7. NOTICES. Any notice or request required or permitted in the plan or this Award Agreement (including any attachments) will be given in writing to each of the other parties hereto and will be deemed effectively given on the earlier of (i) the date of personal delivery, including delivery by express courier, or delivery via electronic means, or (ii) the date that is five (5) days after deposit in the United States Post Office (whether or not actually received by the addressee), by registered or certified mail with postage and fees prepaid, addressed to the Company at its primary executive offices, attention: Stock Plan Administrator, and addressed to Participant at the address as on file with the Company at the time notice is given.

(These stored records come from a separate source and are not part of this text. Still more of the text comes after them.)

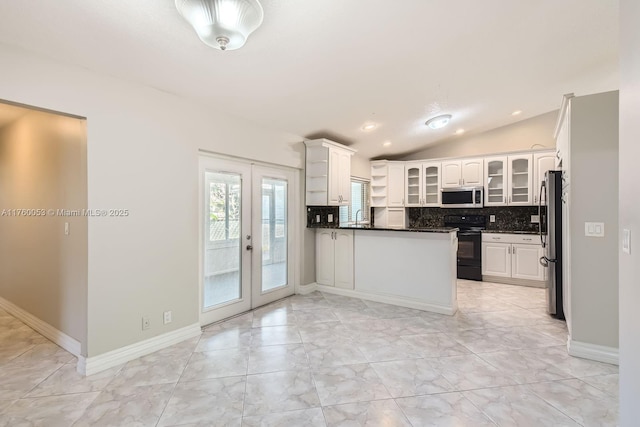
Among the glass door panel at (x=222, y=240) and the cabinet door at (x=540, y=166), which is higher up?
the cabinet door at (x=540, y=166)

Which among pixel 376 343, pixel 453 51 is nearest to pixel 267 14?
pixel 453 51

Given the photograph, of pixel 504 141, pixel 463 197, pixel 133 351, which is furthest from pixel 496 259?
pixel 133 351

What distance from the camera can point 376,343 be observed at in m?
2.94

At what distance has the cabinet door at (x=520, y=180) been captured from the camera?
5.25 metres

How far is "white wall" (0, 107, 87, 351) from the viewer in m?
2.54

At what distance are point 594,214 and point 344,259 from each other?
2.91m

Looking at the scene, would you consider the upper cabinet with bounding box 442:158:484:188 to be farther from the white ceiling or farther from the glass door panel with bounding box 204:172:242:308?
the glass door panel with bounding box 204:172:242:308

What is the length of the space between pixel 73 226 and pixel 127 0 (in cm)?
186

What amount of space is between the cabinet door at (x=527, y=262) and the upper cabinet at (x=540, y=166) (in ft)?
2.65

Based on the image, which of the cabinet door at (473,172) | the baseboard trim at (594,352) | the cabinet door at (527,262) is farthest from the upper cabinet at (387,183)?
the baseboard trim at (594,352)

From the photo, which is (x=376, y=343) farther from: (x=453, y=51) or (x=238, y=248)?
(x=453, y=51)

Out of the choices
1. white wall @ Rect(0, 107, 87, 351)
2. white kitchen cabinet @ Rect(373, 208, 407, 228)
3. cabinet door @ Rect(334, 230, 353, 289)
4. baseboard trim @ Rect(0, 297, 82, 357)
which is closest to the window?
white kitchen cabinet @ Rect(373, 208, 407, 228)

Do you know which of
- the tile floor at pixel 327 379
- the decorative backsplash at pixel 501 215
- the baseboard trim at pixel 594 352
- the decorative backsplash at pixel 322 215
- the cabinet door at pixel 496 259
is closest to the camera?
the tile floor at pixel 327 379

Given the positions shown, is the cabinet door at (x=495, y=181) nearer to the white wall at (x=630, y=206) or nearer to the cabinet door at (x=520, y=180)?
the cabinet door at (x=520, y=180)
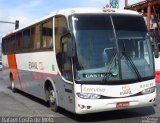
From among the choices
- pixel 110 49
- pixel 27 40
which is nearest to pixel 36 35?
pixel 27 40

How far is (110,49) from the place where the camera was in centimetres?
961

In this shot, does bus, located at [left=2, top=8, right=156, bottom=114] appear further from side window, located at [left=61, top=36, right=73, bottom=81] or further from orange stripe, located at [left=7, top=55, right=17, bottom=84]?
orange stripe, located at [left=7, top=55, right=17, bottom=84]

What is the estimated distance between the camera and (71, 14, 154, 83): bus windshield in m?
9.43

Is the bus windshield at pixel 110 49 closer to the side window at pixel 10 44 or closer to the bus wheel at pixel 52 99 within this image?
the bus wheel at pixel 52 99

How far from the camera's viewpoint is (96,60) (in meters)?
9.48

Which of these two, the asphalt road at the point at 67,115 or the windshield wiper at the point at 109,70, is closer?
the windshield wiper at the point at 109,70

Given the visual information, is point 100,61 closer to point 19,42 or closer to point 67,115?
point 67,115

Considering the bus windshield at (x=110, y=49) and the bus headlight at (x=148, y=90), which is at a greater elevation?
the bus windshield at (x=110, y=49)

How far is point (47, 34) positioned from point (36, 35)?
1.43m

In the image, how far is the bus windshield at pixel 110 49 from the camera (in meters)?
9.43

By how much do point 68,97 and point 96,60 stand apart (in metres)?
1.21

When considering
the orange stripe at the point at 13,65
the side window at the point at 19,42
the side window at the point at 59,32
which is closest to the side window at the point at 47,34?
the side window at the point at 59,32

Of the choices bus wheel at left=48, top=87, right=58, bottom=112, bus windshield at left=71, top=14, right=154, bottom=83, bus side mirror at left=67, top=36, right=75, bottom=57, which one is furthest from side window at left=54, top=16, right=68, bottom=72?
bus wheel at left=48, top=87, right=58, bottom=112

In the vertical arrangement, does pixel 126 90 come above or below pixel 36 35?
below
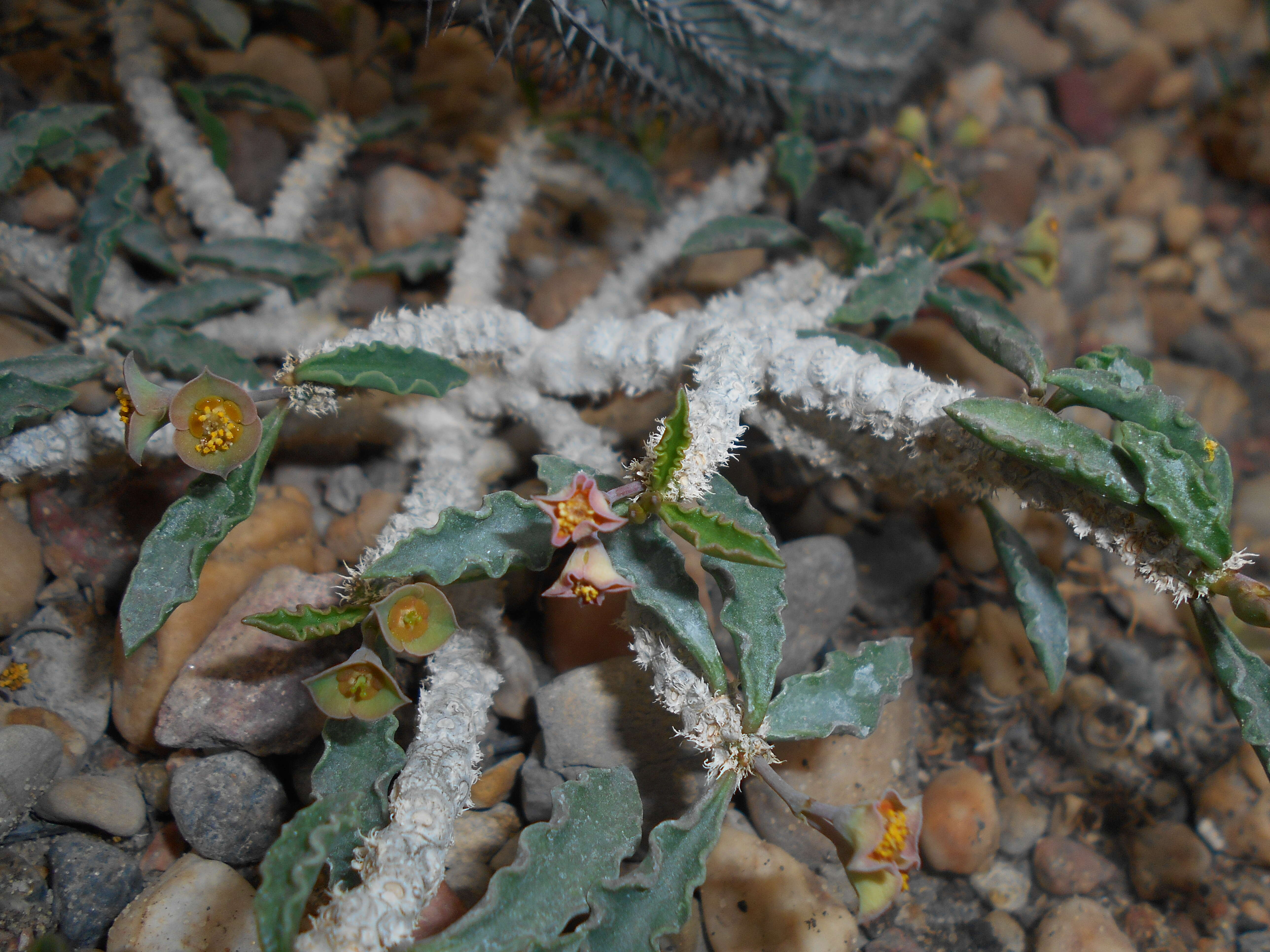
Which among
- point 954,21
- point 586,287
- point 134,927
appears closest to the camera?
point 134,927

8. GOVERNING PLAN DOCUMENT. The Award is subject to all the provisions of the Plan, including but not limited to the general provisions in Section 9 of the Plan, and the provisions in Section 10 of the Plan regarding the impact of certain transactions on the Award. The Award is further subject to all interpretations, amendments, rules and regulations, which may be adopted from time to time, pursuant to the Plan. If there is any conflict between the provisions of the Award and those of the Plan, the provisions of the Plan will control.
9. GOVERNING LAW. The interpretation, performance and enforcement of this Award Agreement will be governed by the law of the State of Delaware without regard to that states conflicts of laws rules.